## start Page extract
The Edmonton Valley Zoo (sometimes known simply as the Valley Zoo) is a zoo located in Edmonton, Alberta's river valley. The Edmonton Valley Zoo is owned and operated by the City of Edmonton and is open 364 days a year, closing only on Christmas. The zoo is currently accredited by Canada's Accredited Zoos and Aquariums and is one of three accredited zoos in Alberta.

History
The Valley Zoo opened on July 1, 1959, as a replacement for a previous Edmonton Zoo (Borden Park Zoo) which was torn down to expand Northlands Park (now Northlands). The zoo is home to over 350 exotic and native animals and houses over 100 different species. In 2007, the Edmonton Valley Zoo launched the Makira Conservation Fund Initiative in honour of their newly unveiled lemur habitat, named the Makira Outpost after the Makira forest region in Madagascar. In addition to this cause, the zoo also raises funds and awareness for other endangered animals such as red pandas, through the Red Panda Network, and various other conservation efforts. This facility also promotes animal conservation through its participation in the Species Survival Plan, an international effort led by the American Zoo and Aquarium Association which aims to restore endangered animal populations to the wild, for a variety of species. They have raised six red panda cubs since 2007.
## end Page extract
## start Provided information
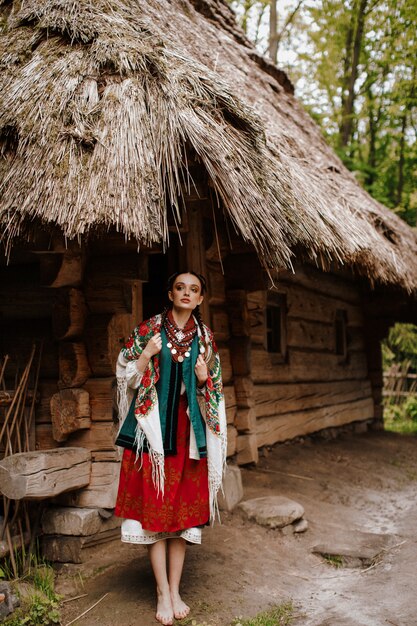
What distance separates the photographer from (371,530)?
4957 mm

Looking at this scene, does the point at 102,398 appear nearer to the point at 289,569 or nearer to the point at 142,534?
the point at 142,534

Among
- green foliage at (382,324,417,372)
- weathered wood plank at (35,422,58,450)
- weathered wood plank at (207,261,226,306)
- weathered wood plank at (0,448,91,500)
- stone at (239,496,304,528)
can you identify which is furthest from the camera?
green foliage at (382,324,417,372)

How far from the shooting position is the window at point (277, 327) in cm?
685

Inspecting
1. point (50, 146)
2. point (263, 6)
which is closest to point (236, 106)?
point (50, 146)

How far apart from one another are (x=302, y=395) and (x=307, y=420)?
328 millimetres

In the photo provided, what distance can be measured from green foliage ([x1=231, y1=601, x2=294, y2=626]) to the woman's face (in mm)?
1619

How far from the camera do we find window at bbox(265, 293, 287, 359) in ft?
22.5

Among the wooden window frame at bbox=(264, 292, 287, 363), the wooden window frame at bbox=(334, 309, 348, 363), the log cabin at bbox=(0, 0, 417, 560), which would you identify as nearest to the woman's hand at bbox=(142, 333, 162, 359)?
the log cabin at bbox=(0, 0, 417, 560)

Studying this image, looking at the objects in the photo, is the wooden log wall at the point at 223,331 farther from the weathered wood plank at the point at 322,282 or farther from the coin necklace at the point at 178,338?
the coin necklace at the point at 178,338

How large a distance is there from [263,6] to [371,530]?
41.2 ft

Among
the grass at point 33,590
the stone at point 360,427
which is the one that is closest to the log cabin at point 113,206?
the grass at point 33,590

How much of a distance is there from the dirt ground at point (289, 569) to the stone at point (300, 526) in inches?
1.7

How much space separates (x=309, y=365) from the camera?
7.43 meters

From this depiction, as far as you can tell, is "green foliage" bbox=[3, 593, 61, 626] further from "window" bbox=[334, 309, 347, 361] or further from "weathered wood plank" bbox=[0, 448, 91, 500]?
"window" bbox=[334, 309, 347, 361]
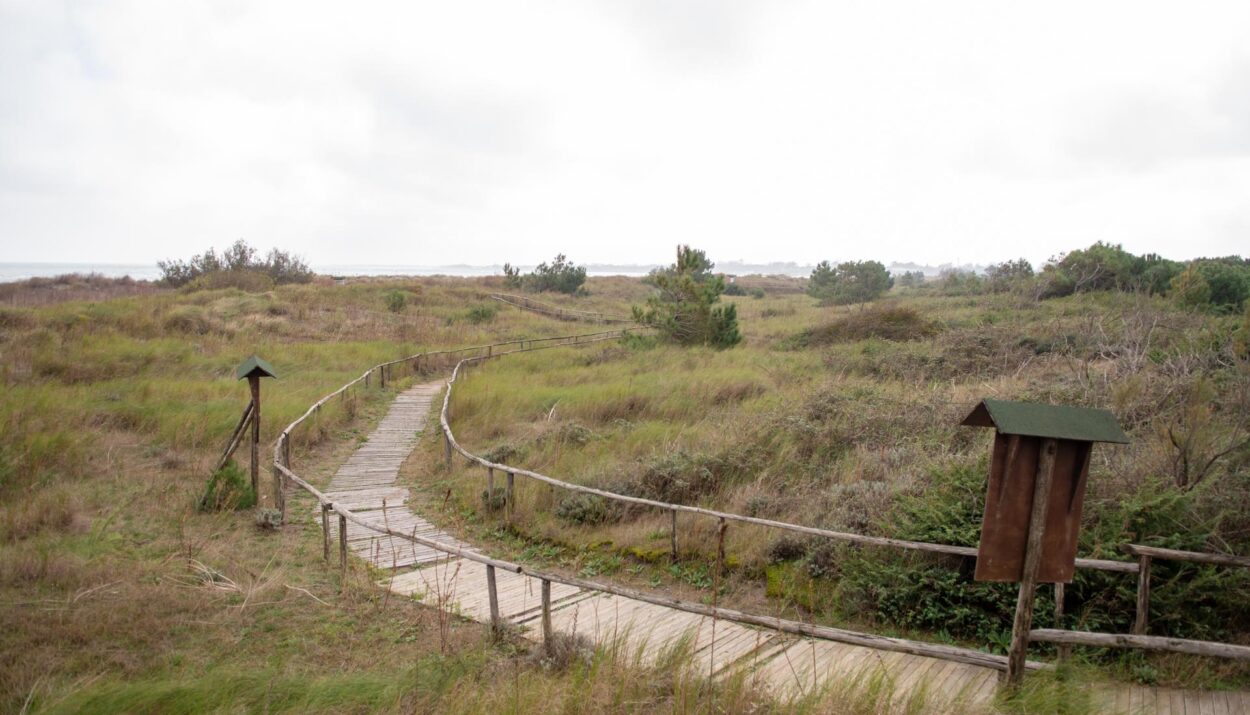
## end Provided information
Aim 1: Please rewrite the paragraph of the zoo article beginning "The Valley Zoo opened on July 1, 1959" as a bulleted list that keeps its main facts.
Aim 2:
Answer these from the zoo article:
(a) On which day of the year is the zoo closed?
(b) Which earlier zoo did the Valley Zoo replace?
(c) What is the zoo's lemur habitat called?
Aim 3: In the zoo article, take the passage from "The Edmonton Valley Zoo (sometimes" to "zoos in Alberta." and write it out again, switching "Christmas" to "New Year's Day".

Written reply 1:
- Opened July 1, 1959, replacing the Borden Park Zoo, which was torn down to expand Northlands Park (now Northlands).
- Home to over 350 exotic and native animals of more than 100 species.
- In 2007, launched the Makira Conservation Fund Initiative to mark its new lemur habitat, the Makira Outpost, named after Madagascar's Makira forest region.
- Raises funds and awareness for other endangered animals, such as red pandas through the Red Panda Network, and for other conservation efforts.
- Takes part in the Species Survival Plan, an international effort led by the American Zoo and Aquarium Association to restore endangered animal populations to the wild.
- Has raised six red panda cubs since 2007.

Written reply 2:
(a) Christmas
(b) The Borden Park Zoo
(c) The Makira Outpost

Written reply 3:
The Edmonton Valley Zoo (sometimes known simply as the Valley Zoo) is a zoo located in Edmonton, Alberta's river valley. The Edmonton Valley Zoo is owned and operated by the City of Edmonton and is open 364 days a year, closing only on New Year's Day. The zoo is currently accredited by Canada's Accredited Zoos and Aquariums and is one of three accredited zoos in Alberta.